L’espace sûr Alléluyah compte quatre psychologues qui animent deux à trois séances hebdomadaires, réunissant jusqu’à 50 participantes. Des ateliers ciblés aident les femmes à transformer leurs faiblesses en forces et à renforcer leur dialogue intérieur positif. Dans un contexte d’instabilité, la parole devient un acte libérateur. Ici au centre, les femmes s’expriment librement, partagent leurs vécus et s’inspirent de celles qui ont commencé à se reconstruire. Cette approche brise les tabous autour de la santé mentale et renforce la solidarité.
D’après Etiennette Mukwanga, 65 % des participantes ressortent de ces séances en se disant “apaisées” ou “renforcées”. Le processus suit une progression douce et structurée : apprendre à exprimer ses émotions, à reconnaître ses forces, à célébrer ses petites victoires, et à se reconnecter à ses propres valeurs.
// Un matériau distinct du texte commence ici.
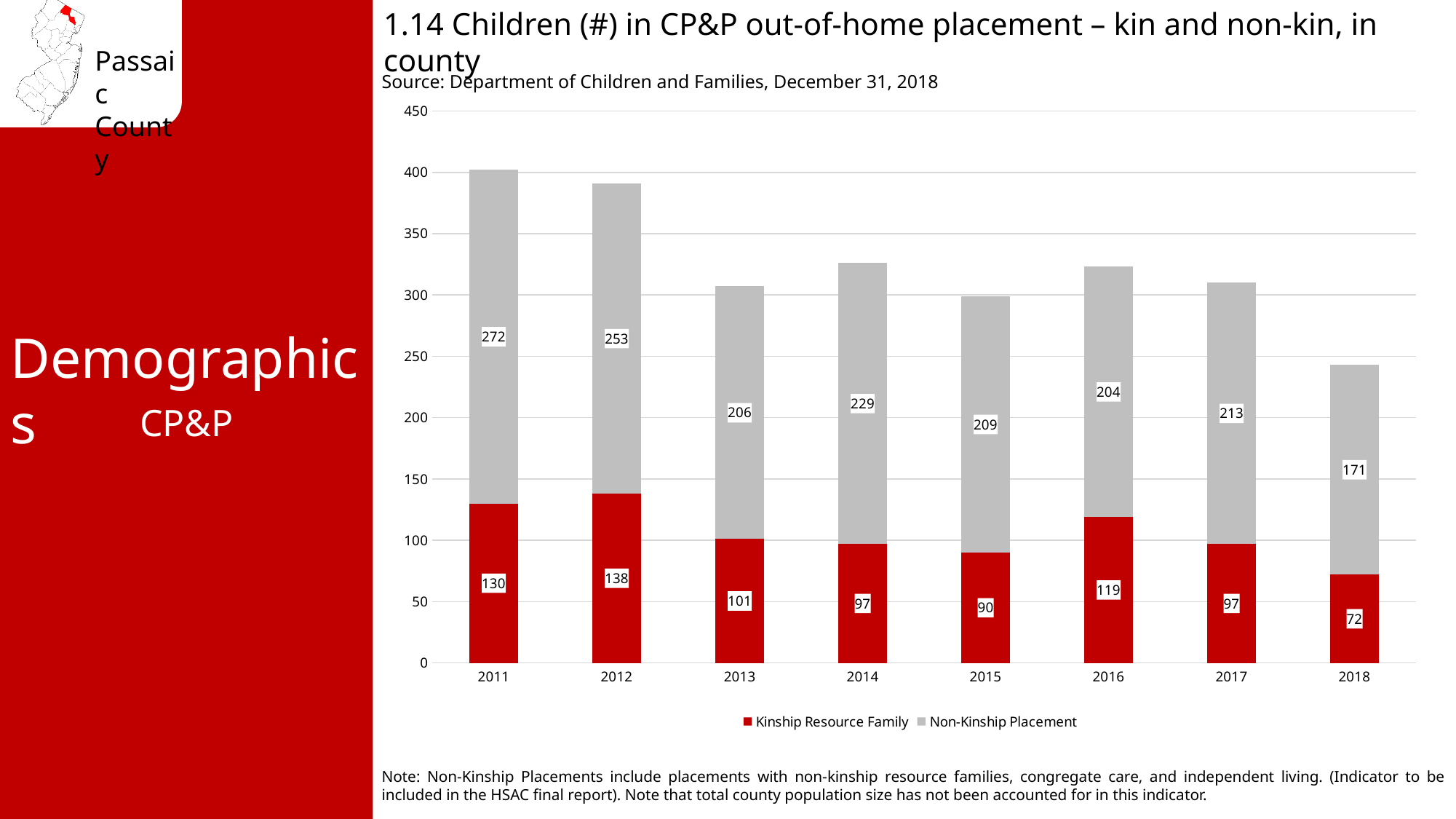
What is the total of the stacked bar for 2018? 243 Which is larger, the Kinship Resource Family value for 2016 or for 2017? 2016 What is the difference between the Non-Kinship Placement values for 2011 and 2012? 19 How many years are shown on the x axis? 8 What kind of chart is shown? Stacked bar chart How many series does the legend list? 2 What is the Non-Kinship Placement value for 2014? 229 Which year has the highest Non-Kinship Placement value? 2011 Which year has the lowest Kinship Resource Family value? 2018 What is the total of the stacked bar for 2013? 307 What is the Kinship Resource Family value for 2018? 72 What is the Kinship Resource Family value for 2012? 138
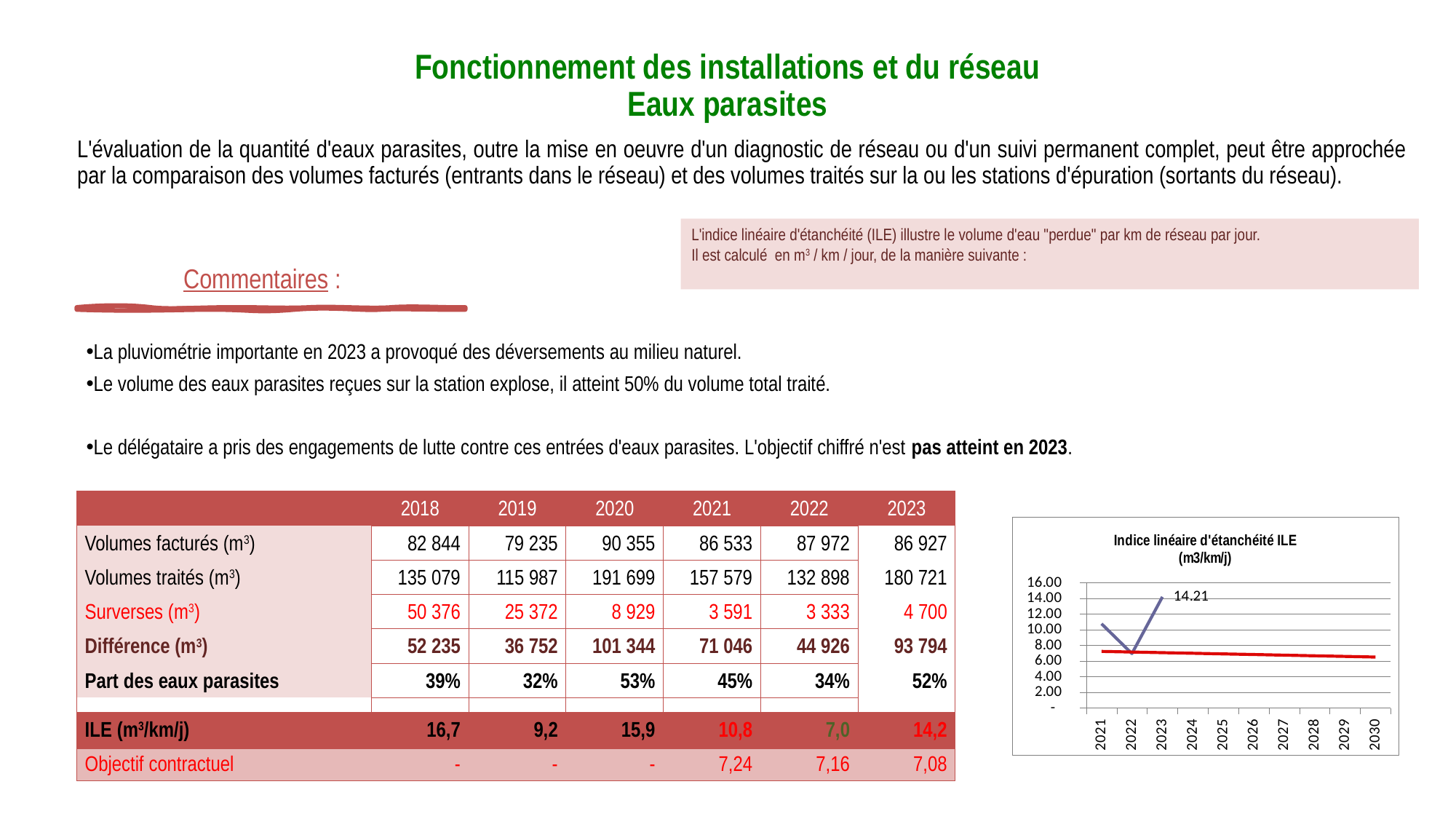
Which is larger on the blue line: the value for 2021 or the value for 2023? 2023 Does the blue line rise or fall from 2022 to 2023? rise In which year does the blue line reach its highest point? 2023 Is the value of the blue line in 2021 greater or less than 8.00? greater How many years are shown along the x axis of the chart? 10 What kind of chart is shown on the slide? Line chart What is the title of the chart? Indice linéaire d'étanchéité ILE (m3/km/j) Does the red line rise or fall from 2021 to 2030? fall Is the value of the red line in 2030 greater or less than 8.00? less What value is labelled on the chart for 2023? 14.21 In which year does the blue line reach its lowest point? 2022 What is the first year shown on the x axis of the chart? 2021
Parmi les participantes, Hekima, 16 ans, une jeune fille du quartier, confie avoir trouvé ici les clés pour affronter les jugements blessants du quotidien. Dans un environnement marqué par la précarité et la stigmatisation, elle explique comment les critiques de ses pairs, mettant en doute sa valeur et ses capacités, l’avaient fragilisée. Aujourd'hui, grâce aux séances sur l’estime de soi, elle ose répondre avec confiance :
L’un des outils essentiels, c’est d’apprendre à désactiver la critique intérieure. Cette voix qui murmure : “je n’y arriverai jamais.” On encourage les femmes à la remplacer par un discours plus bienveillant : “je suis capable”, “je mérite le respect”, “je fais de mon mieux”. » a ajouté Étiennette.
Restaurer la dignité des femmes en temps de crise
Le Fonds des Nations Unies pour la population (UNFPA), avec l’appui financier de la Direction générale de la protection civile et des opérations d’aide humanitaire européennes (ECHO), soutient plusieurs espaces sûrs dans l’est de la RDC dont 6 espaces sûrs à Goma.
En RDC, environ 20 % de la population souffrirait de troubles mentaux, mais seulement 5 % des personnes affectées ont accès à des soins adaptés, selon les données du Centre Neuro-Psychopathologique (CNPP, 2024). À Goma, où les crises humanitaires se prolongent et où les infrastructures sont sous pression, les besoins d’une prise en charge de la santé mentale sont d’autant plus aigus.
À lui seul, l’espace Alléluyah accueille en moyenne 500 femmes par mois, venues chercher un moment de paix intérieure et, parfois, un point de départ pour se reconstruire. Les évaluations internes montrent que ces interventions ont un impact réel sur la confiance, la stabilité émotionnelle et l’autonomie des participantes. Loin d’être accessoires, elles sont une réponse humanitaire essentielle, un levier concret de résilience.
Le Fonds des Nations Unies pour la population (UNFPA) travaille aux côtés des communautés en crise pour garantir aux femmes et aux filles un accès continu à la santé mentale, au bien-être et à la dignité. En RDC, UNFPA s’engage à renforcer les espaces sûrs comme Alléluyah, là où la résilience puise ses racines, que ce soit dans les sites de déplacés ou au cœur des communautés.